I got a thank you from Googlers which eventually landed me some Google swag.

We surpassed 100 individual committers.


149 command line options.

Added support for Schannel and Secure Transport for TLS.

When I did an attempt at a vanity count of number of curl users, I ended up estimating they were 550 million. This was one of the earlier realizations of mine that man, curl is everywhere!

During the entire year of 2012, there were 67 commit authors.


Added support for GSKit, a TLS library mostly used on OS/400. The 10th supported TLS library.

In April the number of contributors had surpassed 1,000 and we reached over 800 test cases.

We refactored the internals to make sure everything is done non-blocking and what we call “use multi internally” so that the easy interface is just a wrapper for a multi transfer.

The initial attempts at HTTP/2 support were merged (powered by the great nghttp2 library) as well as support for doing connects using the Happy Eyeballs approach.

We created our first two CI jobs.


I started working for Mozilla in the Firefox networking team, remotely from my house in Sweden. For the first time in my career, I would actually work primarily with networking and HTTP etc with a significant overlap with what curl is and does. Up until this point, the two sides of my life had been strangely separated. Mozilla allowed me to spend some work hours on curl.

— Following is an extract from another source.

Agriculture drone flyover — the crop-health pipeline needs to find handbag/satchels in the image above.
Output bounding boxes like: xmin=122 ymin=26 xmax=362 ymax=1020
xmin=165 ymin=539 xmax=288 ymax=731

At 161 command line options and 20 reported CVEs.

59 man pages exploded into 270 man pages in July when every libcurl option got its own separate page.

We added support for the libressl OpenSSL fork and removed support for QsoSSL. Still at 10 supported TLS libraries.

In September, there was 105,000 lines of code.

Added support for SMB(S). 24 protocols.


Added support for BoringSSL and mbedTLS.

We introduced support for doing proper multiplexed transfers using HTTP/2. A pretty drastic paradigm change in the architecture when suddenly multiple transfers would share a single connection. Lots of refactors and it took a while until HTTP/2 support got stable.

It followed by our first support for HTTP/2 server push.

We switched over to the GitHub working model completely, using its issue tracker and doing pull-requests.

The first HTTP/2 RFC was published in May. I like to think I contributed a little bit to the working group effort behind it.

My HTTP/2 work this year was in part sponsored by Netflix and it was a dance to make that happen while still employed by and working for Mozilla.

20,000 commits.

I started writing everything curl.

We also added support for libpsl, using the Public Suffix List for better cookie handling.


curl switched to using HTTP/2 by default for HTTPS transfers.

In May, curl feature 185 command line options.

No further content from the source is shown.